----- Records for this task
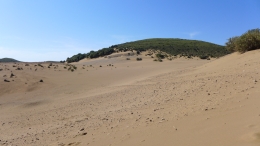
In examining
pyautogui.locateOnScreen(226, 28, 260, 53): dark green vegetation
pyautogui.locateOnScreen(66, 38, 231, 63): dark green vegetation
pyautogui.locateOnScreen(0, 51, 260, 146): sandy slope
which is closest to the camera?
pyautogui.locateOnScreen(0, 51, 260, 146): sandy slope

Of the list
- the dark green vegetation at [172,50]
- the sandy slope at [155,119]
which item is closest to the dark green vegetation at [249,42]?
the sandy slope at [155,119]

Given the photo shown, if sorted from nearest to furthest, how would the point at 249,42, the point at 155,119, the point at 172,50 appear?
the point at 155,119
the point at 249,42
the point at 172,50

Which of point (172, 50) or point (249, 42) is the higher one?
point (172, 50)

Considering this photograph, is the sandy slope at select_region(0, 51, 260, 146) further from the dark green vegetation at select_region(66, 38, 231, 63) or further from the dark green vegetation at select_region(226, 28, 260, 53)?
the dark green vegetation at select_region(66, 38, 231, 63)

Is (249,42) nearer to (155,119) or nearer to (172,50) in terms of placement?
(155,119)

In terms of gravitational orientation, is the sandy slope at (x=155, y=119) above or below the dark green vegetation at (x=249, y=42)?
below

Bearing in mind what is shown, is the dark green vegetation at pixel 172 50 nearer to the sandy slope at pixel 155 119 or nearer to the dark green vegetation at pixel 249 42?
the dark green vegetation at pixel 249 42

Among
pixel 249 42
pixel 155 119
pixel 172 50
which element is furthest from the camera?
pixel 172 50

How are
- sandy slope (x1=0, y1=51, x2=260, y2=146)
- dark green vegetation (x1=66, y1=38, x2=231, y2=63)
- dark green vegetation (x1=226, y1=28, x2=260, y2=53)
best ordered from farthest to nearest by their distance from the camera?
dark green vegetation (x1=66, y1=38, x2=231, y2=63) < dark green vegetation (x1=226, y1=28, x2=260, y2=53) < sandy slope (x1=0, y1=51, x2=260, y2=146)

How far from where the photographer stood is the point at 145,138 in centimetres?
546

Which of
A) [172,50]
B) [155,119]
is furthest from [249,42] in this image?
[172,50]

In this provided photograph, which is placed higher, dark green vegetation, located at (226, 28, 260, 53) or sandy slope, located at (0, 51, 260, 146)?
dark green vegetation, located at (226, 28, 260, 53)

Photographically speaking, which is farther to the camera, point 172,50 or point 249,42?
point 172,50

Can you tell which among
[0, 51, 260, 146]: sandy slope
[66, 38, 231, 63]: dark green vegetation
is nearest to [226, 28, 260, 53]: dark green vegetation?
[0, 51, 260, 146]: sandy slope
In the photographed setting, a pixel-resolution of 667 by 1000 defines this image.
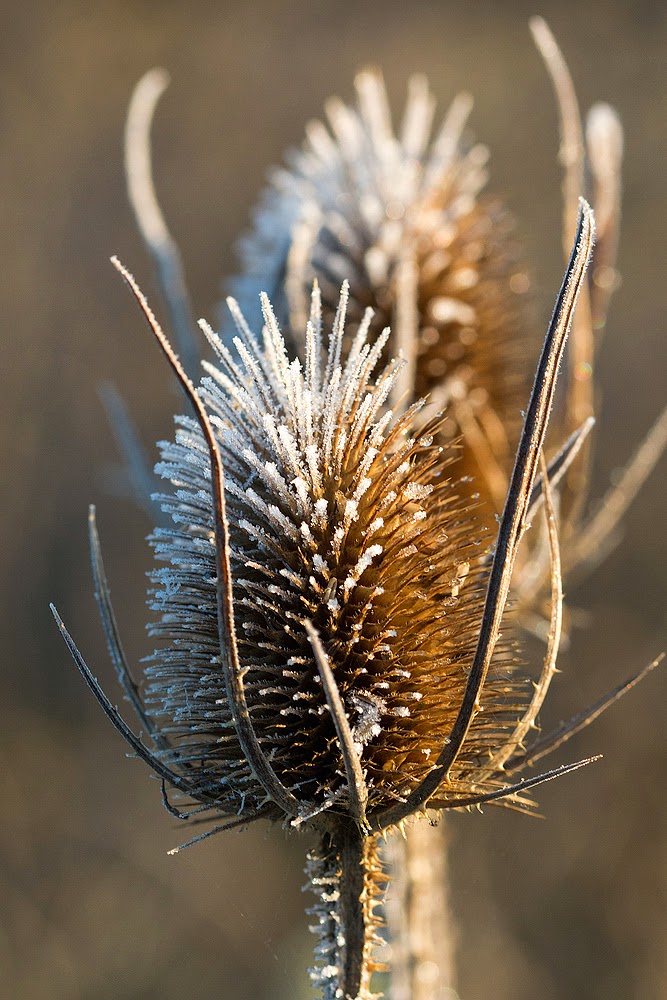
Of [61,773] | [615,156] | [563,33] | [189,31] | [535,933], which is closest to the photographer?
[615,156]

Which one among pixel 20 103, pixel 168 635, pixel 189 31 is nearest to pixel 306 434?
pixel 168 635

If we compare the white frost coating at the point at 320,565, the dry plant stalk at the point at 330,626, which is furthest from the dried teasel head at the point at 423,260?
the white frost coating at the point at 320,565

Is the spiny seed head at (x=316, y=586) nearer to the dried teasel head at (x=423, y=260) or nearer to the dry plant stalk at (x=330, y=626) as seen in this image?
the dry plant stalk at (x=330, y=626)

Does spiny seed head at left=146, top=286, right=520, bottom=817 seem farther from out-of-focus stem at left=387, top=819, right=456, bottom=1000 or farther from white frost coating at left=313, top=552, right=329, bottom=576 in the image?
out-of-focus stem at left=387, top=819, right=456, bottom=1000

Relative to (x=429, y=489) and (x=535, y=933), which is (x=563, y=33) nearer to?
(x=535, y=933)

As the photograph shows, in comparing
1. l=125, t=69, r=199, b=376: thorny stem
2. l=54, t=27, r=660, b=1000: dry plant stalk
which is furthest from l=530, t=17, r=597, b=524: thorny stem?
l=125, t=69, r=199, b=376: thorny stem

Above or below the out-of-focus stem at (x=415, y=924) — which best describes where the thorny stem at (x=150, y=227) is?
above

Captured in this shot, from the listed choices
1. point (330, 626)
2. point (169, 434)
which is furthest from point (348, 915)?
point (169, 434)
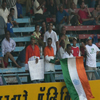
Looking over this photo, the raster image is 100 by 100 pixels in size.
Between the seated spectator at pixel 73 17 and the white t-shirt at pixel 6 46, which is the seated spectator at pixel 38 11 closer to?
the seated spectator at pixel 73 17

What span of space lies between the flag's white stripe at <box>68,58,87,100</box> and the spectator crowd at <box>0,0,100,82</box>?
0.66m

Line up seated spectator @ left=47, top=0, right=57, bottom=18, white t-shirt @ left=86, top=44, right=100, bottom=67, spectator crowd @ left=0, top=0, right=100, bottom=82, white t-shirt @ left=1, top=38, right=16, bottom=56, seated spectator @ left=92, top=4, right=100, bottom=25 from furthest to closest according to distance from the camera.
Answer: seated spectator @ left=92, top=4, right=100, bottom=25 → seated spectator @ left=47, top=0, right=57, bottom=18 → white t-shirt @ left=1, top=38, right=16, bottom=56 → white t-shirt @ left=86, top=44, right=100, bottom=67 → spectator crowd @ left=0, top=0, right=100, bottom=82

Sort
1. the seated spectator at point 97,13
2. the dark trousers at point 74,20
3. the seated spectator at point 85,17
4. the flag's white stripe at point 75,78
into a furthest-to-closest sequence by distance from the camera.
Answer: the seated spectator at point 97,13, the seated spectator at point 85,17, the dark trousers at point 74,20, the flag's white stripe at point 75,78

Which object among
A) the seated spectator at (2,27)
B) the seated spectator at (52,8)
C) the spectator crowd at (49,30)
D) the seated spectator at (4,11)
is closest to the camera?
the spectator crowd at (49,30)

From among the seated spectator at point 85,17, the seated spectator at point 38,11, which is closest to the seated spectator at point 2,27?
the seated spectator at point 38,11

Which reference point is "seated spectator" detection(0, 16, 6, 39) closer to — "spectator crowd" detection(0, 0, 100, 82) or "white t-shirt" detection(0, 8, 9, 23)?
"spectator crowd" detection(0, 0, 100, 82)

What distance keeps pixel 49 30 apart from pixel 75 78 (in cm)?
321

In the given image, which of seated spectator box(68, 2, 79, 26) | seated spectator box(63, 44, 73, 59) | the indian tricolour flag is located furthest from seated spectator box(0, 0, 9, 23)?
the indian tricolour flag

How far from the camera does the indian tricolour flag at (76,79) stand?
7.82 m

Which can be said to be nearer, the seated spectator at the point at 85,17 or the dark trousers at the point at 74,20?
the dark trousers at the point at 74,20

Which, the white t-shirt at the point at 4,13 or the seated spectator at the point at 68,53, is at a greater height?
the white t-shirt at the point at 4,13

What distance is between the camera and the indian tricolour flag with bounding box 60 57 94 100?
7.82 meters

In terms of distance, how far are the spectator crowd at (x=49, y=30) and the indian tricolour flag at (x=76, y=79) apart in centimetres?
60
----------
- What you need to do: Keep the pictures out of the copy and write out the data exactly as it stands.

- Task result:
In examining
pyautogui.locateOnScreen(226, 28, 260, 53): dark green vegetation
pyautogui.locateOnScreen(66, 38, 231, 63): dark green vegetation
pyautogui.locateOnScreen(0, 51, 260, 146): sandy slope
which is closest to the camera?
pyautogui.locateOnScreen(0, 51, 260, 146): sandy slope

Of the list
- the dark green vegetation at [172,50]
- the sandy slope at [155,119]
which item is closest to the dark green vegetation at [249,42]?
the sandy slope at [155,119]

Given the photo shown, if sorted from nearest to furthest, how would the point at 249,42, the point at 155,119, the point at 172,50 appear?
the point at 155,119
the point at 249,42
the point at 172,50

Which of point (172, 50) or point (249, 42) is the higher one?
point (172, 50)

Considering this photograph, is the sandy slope at select_region(0, 51, 260, 146) further from the dark green vegetation at select_region(66, 38, 231, 63) or further from the dark green vegetation at select_region(226, 28, 260, 53)?
the dark green vegetation at select_region(66, 38, 231, 63)

Is (249,42) nearer to (155,119) or nearer to (172,50) in terms of placement?
(155,119)

In terms of gravitational orientation, is the sandy slope at (x=155, y=119) above or below the dark green vegetation at (x=249, y=42)?
below

Bearing in mind what is shown, is the dark green vegetation at pixel 172 50 nearer to the sandy slope at pixel 155 119 or nearer to the dark green vegetation at pixel 249 42?
the dark green vegetation at pixel 249 42

Among
pixel 249 42
pixel 155 119
pixel 172 50
which element is furthest from the camera?
pixel 172 50

How are
- sandy slope (x1=0, y1=51, x2=260, y2=146)
- dark green vegetation (x1=66, y1=38, x2=231, y2=63)
- dark green vegetation (x1=226, y1=28, x2=260, y2=53)
best ordered from farthest to nearest by their distance from the camera?
dark green vegetation (x1=66, y1=38, x2=231, y2=63) < dark green vegetation (x1=226, y1=28, x2=260, y2=53) < sandy slope (x1=0, y1=51, x2=260, y2=146)

How far from where the photographer stood is the point at 145,138 in centimetres?
546

Which of
A) [172,50]
B) [155,119]
is furthest from [249,42] in this image?
[172,50]

In this provided photograph, which is placed higher, dark green vegetation, located at (226, 28, 260, 53) or sandy slope, located at (0, 51, 260, 146)?
dark green vegetation, located at (226, 28, 260, 53)

Photographically speaking, which is farther to the camera, point 172,50 or point 249,42?
point 172,50

Can you tell which among
[0, 51, 260, 146]: sandy slope
[66, 38, 231, 63]: dark green vegetation
is nearest to [226, 28, 260, 53]: dark green vegetation?
[0, 51, 260, 146]: sandy slope
In the photographed setting, a pixel-resolution of 667 by 1000 defines this image.
Of [61,773] | [615,156] | [563,33] | [189,31] | [535,933], which is closest to the photographer?
[615,156]

Which one among pixel 20 103, pixel 168 635, pixel 189 31 is nearest to pixel 306 434?
pixel 168 635

If we compare the white frost coating at the point at 320,565, the dry plant stalk at the point at 330,626, which is furthest from the dried teasel head at the point at 423,260?
the white frost coating at the point at 320,565

Is the spiny seed head at (x=316, y=586) nearer to the dried teasel head at (x=423, y=260) or nearer to the dry plant stalk at (x=330, y=626) as seen in this image?
the dry plant stalk at (x=330, y=626)

Does spiny seed head at left=146, top=286, right=520, bottom=817 seem farther from out-of-focus stem at left=387, top=819, right=456, bottom=1000 or farther from white frost coating at left=313, top=552, right=329, bottom=576 in the image?
out-of-focus stem at left=387, top=819, right=456, bottom=1000

Relative to (x=429, y=489) and (x=535, y=933), which is (x=563, y=33) nearer to?
(x=535, y=933)

As the photograph shows, in comparing
1. l=125, t=69, r=199, b=376: thorny stem
2. l=54, t=27, r=660, b=1000: dry plant stalk
which is furthest from l=530, t=17, r=597, b=524: thorny stem?
l=125, t=69, r=199, b=376: thorny stem

Above or below the out-of-focus stem at (x=415, y=924) — which best describes where the thorny stem at (x=150, y=227) is?
above

Captured in this shot, from the listed choices
1. point (330, 626)
2. point (169, 434)
which is furthest from point (348, 915)?
point (169, 434)
Looking over this photo, the raster image is 100 by 100 pixels in size.
Between the seated spectator at pixel 73 17 and the white t-shirt at pixel 6 46, which is the seated spectator at pixel 38 11 closer to?
the seated spectator at pixel 73 17

What span of space lies between the flag's white stripe at <box>68,58,87,100</box> and the spectator crowd at <box>0,0,100,82</box>?
0.66m

Line up seated spectator @ left=47, top=0, right=57, bottom=18, white t-shirt @ left=86, top=44, right=100, bottom=67, spectator crowd @ left=0, top=0, right=100, bottom=82, white t-shirt @ left=1, top=38, right=16, bottom=56, seated spectator @ left=92, top=4, right=100, bottom=25 from furthest to closest according to distance from the camera.
Answer: seated spectator @ left=92, top=4, right=100, bottom=25 → seated spectator @ left=47, top=0, right=57, bottom=18 → white t-shirt @ left=1, top=38, right=16, bottom=56 → white t-shirt @ left=86, top=44, right=100, bottom=67 → spectator crowd @ left=0, top=0, right=100, bottom=82

Sort
1. the seated spectator at point 97,13
2. the dark trousers at point 74,20
3. the seated spectator at point 85,17
4. the flag's white stripe at point 75,78
into a furthest-to-closest sequence by distance from the camera.
Answer: the seated spectator at point 97,13, the seated spectator at point 85,17, the dark trousers at point 74,20, the flag's white stripe at point 75,78

Which object among
A) the seated spectator at (2,27)
B) the seated spectator at (52,8)
C) the spectator crowd at (49,30)
D) the seated spectator at (4,11)
is closest to the camera?
the spectator crowd at (49,30)

From among the seated spectator at point 85,17, the seated spectator at point 38,11, which is closest to the seated spectator at point 2,27?
the seated spectator at point 38,11

Which reference point is "seated spectator" detection(0, 16, 6, 39) closer to — "spectator crowd" detection(0, 0, 100, 82) or "white t-shirt" detection(0, 8, 9, 23)?
"spectator crowd" detection(0, 0, 100, 82)

What distance keeps pixel 49 30 apart from pixel 75 78 (in cm)?
321

In the given image, which of seated spectator box(68, 2, 79, 26) | seated spectator box(63, 44, 73, 59) | the indian tricolour flag is located furthest from seated spectator box(0, 0, 9, 23)?
the indian tricolour flag

How far from the camera does the indian tricolour flag at (76,79) stand?
7.82 m

Which can be said to be nearer, the seated spectator at the point at 85,17 or the dark trousers at the point at 74,20?
the dark trousers at the point at 74,20

Which, the white t-shirt at the point at 4,13 or the seated spectator at the point at 68,53, is at a greater height?
the white t-shirt at the point at 4,13

What distance is between the camera and the indian tricolour flag with bounding box 60 57 94 100?
7.82 meters

In terms of distance, how far are the spectator crowd at (x=49, y=30) and the indian tricolour flag at (x=76, y=79) apart in centimetres?
60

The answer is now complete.